Records for this task »

▬▬▬▬▬▬▬▬▬▬

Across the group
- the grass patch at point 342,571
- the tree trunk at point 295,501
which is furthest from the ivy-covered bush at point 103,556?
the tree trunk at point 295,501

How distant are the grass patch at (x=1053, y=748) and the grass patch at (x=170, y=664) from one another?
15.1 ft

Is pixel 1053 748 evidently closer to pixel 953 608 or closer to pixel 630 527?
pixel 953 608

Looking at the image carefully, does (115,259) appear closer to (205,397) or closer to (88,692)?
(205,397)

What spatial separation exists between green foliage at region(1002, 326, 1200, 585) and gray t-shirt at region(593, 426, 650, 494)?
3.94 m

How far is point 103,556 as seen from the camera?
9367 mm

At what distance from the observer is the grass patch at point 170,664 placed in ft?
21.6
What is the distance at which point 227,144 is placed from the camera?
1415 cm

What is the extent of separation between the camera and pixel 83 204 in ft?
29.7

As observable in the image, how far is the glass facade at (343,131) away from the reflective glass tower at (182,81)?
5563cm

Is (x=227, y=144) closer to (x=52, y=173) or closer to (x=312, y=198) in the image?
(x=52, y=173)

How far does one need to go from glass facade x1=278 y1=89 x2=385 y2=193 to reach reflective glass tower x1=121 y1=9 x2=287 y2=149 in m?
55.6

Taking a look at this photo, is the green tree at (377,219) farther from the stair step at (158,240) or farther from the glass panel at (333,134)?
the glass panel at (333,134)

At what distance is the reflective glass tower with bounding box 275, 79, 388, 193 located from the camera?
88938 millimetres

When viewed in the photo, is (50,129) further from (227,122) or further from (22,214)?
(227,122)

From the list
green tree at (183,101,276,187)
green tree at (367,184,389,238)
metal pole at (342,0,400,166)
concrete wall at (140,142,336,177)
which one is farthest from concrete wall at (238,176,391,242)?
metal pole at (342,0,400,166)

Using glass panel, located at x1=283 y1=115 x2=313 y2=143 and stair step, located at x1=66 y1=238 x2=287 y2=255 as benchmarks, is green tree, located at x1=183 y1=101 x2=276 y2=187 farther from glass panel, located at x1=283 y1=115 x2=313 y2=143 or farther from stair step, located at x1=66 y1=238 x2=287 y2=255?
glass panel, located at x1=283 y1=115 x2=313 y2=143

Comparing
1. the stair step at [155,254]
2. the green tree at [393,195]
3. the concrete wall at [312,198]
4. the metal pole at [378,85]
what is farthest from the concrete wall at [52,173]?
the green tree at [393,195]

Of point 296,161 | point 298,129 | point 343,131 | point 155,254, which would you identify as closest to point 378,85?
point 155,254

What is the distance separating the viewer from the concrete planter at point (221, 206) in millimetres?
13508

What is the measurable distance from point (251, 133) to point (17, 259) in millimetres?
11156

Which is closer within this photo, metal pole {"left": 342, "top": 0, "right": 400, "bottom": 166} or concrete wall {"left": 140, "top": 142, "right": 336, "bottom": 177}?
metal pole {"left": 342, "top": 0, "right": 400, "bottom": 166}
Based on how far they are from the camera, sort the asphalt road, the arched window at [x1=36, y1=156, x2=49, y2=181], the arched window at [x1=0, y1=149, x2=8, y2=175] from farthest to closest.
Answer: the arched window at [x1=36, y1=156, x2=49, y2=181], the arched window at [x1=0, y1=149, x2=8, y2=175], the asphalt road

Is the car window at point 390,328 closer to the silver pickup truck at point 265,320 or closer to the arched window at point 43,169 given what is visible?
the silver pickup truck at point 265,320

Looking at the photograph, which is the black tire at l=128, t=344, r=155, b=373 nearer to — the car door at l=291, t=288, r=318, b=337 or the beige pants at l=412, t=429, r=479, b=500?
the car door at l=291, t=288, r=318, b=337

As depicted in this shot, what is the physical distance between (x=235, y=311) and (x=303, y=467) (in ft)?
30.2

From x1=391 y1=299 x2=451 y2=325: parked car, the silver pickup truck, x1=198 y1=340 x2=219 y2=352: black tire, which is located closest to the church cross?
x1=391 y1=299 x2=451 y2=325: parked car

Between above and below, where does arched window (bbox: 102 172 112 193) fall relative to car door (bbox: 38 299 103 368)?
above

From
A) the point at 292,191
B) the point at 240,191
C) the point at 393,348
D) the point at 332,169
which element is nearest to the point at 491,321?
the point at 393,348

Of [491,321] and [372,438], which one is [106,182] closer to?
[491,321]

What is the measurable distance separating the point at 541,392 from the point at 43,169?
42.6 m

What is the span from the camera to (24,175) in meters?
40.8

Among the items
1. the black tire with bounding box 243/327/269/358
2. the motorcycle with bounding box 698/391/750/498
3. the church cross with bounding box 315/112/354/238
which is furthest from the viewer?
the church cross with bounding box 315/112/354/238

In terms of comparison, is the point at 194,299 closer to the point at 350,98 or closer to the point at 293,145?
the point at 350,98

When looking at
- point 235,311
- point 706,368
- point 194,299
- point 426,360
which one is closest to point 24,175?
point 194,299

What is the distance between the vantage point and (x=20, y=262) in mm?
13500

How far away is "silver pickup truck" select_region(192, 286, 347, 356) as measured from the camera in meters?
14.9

▬▬▬▬▬▬▬▬▬▬

Work to be completed »
Copy all of the lines above word for word.

Answer »
Across the group
- the grass patch at point 342,571
- the tree trunk at point 295,501
which is furthest from the ivy-covered bush at point 103,556?
the tree trunk at point 295,501

How distant are the grass patch at (x=1053, y=748) and the grass patch at (x=170, y=664) from one another?
15.1 ft

Is pixel 1053 748 evidently closer to pixel 953 608 or closer to pixel 630 527?
pixel 953 608

Looking at the image carefully, does (115,259) appear closer to (205,397) or closer to (88,692)?
(205,397)

What spatial separation exists between green foliage at region(1002, 326, 1200, 585) and gray t-shirt at region(593, 426, 650, 494)?
3.94 m

How far is point 103,556 as seen from the camera?
9367 mm

At what distance from the observer is the grass patch at point 170,664 placed in ft?
21.6
What is the distance at which point 227,144 is placed from the camera?
1415 cm

What is the extent of separation between the camera and pixel 83 204 in ft?
29.7

As observable in the image, how far is the glass facade at (343,131) away from the reflective glass tower at (182,81)?
5563cm

Is (x=227, y=144) closer to (x=52, y=173) or closer to (x=312, y=198) in the image?
(x=52, y=173)

How far does one need to go from glass facade x1=278 y1=89 x2=385 y2=193 to reach reflective glass tower x1=121 y1=9 x2=287 y2=149 in m?
55.6

Taking a look at this photo, is the green tree at (377,219) farther from the stair step at (158,240) or farther from the glass panel at (333,134)?
the glass panel at (333,134)

At what distance is the reflective glass tower with bounding box 275, 79, 388, 193 located from the camera?
88938 millimetres

When viewed in the photo, is (50,129) further from (227,122) or further from (22,214)?
(227,122)

From the list
green tree at (183,101,276,187)
green tree at (367,184,389,238)
metal pole at (342,0,400,166)
concrete wall at (140,142,336,177)
which one is farthest from concrete wall at (238,176,391,242)?
metal pole at (342,0,400,166)

Using glass panel, located at x1=283 y1=115 x2=313 y2=143 and stair step, located at x1=66 y1=238 x2=287 y2=255 as benchmarks, is green tree, located at x1=183 y1=101 x2=276 y2=187 farther from glass panel, located at x1=283 y1=115 x2=313 y2=143 or farther from stair step, located at x1=66 y1=238 x2=287 y2=255?
glass panel, located at x1=283 y1=115 x2=313 y2=143

Comparing
1. the stair step at [155,254]
2. the green tree at [393,195]
3. the concrete wall at [312,198]
4. the metal pole at [378,85]
what is farthest from the concrete wall at [52,173]?
the green tree at [393,195]

Of point 296,161 | point 298,129 | point 343,131 | point 155,254, which would you identify as closest to point 378,85?
point 155,254

What is the distance separating the viewer from the concrete planter at point (221, 206) in millimetres?
13508

What is the measurable distance from point (251, 133) to point (17, 259) in millimetres?
11156

Which is closer within this photo, metal pole {"left": 342, "top": 0, "right": 400, "bottom": 166} or concrete wall {"left": 140, "top": 142, "right": 336, "bottom": 177}?
metal pole {"left": 342, "top": 0, "right": 400, "bottom": 166}
Based on how far they are from the camera, sort the asphalt road, the arched window at [x1=36, y1=156, x2=49, y2=181], the arched window at [x1=0, y1=149, x2=8, y2=175] from farthest to closest.
Answer: the arched window at [x1=36, y1=156, x2=49, y2=181], the arched window at [x1=0, y1=149, x2=8, y2=175], the asphalt road

Is the car window at point 390,328 closer to the silver pickup truck at point 265,320 or closer to the arched window at point 43,169 given what is visible?
the silver pickup truck at point 265,320

Looking at the photograph, which is the black tire at l=128, t=344, r=155, b=373 nearer to — the car door at l=291, t=288, r=318, b=337 or the beige pants at l=412, t=429, r=479, b=500?
the car door at l=291, t=288, r=318, b=337

As depicted in this shot, what is the physical distance between (x=235, y=311) and (x=303, y=467) (in ft)?
30.2

From x1=391 y1=299 x2=451 y2=325: parked car, the silver pickup truck, x1=198 y1=340 x2=219 y2=352: black tire, which is located closest to the church cross?
x1=391 y1=299 x2=451 y2=325: parked car

Between above and below, where does arched window (bbox: 102 172 112 193) fall relative to car door (bbox: 38 299 103 368)?
above

From
A) the point at 292,191
B) the point at 240,191
C) the point at 393,348
D) the point at 332,169
which element is nearest to the point at 491,321?
the point at 393,348

Of [491,321] and [372,438], which one is [106,182] closer to?
[491,321]

What is the measurable distance separating the point at 541,392 from the point at 43,169?
42.6 m

What is the span from the camera to (24,175) in meters?
40.8

Among the items
1. the black tire with bounding box 243/327/269/358
2. the motorcycle with bounding box 698/391/750/498
3. the church cross with bounding box 315/112/354/238
which is furthest from the viewer?
the church cross with bounding box 315/112/354/238

In terms of comparison, is the point at 194,299 closer to the point at 350,98 or closer to the point at 293,145?
the point at 350,98

When looking at
- point 235,311
- point 706,368
- point 194,299
- point 426,360
which one is closest to point 24,175?
point 194,299

What is the distance between the vantage point and (x=20, y=262) in mm?
13500

How far away is "silver pickup truck" select_region(192, 286, 347, 356) as measured from the camera in meters?
14.9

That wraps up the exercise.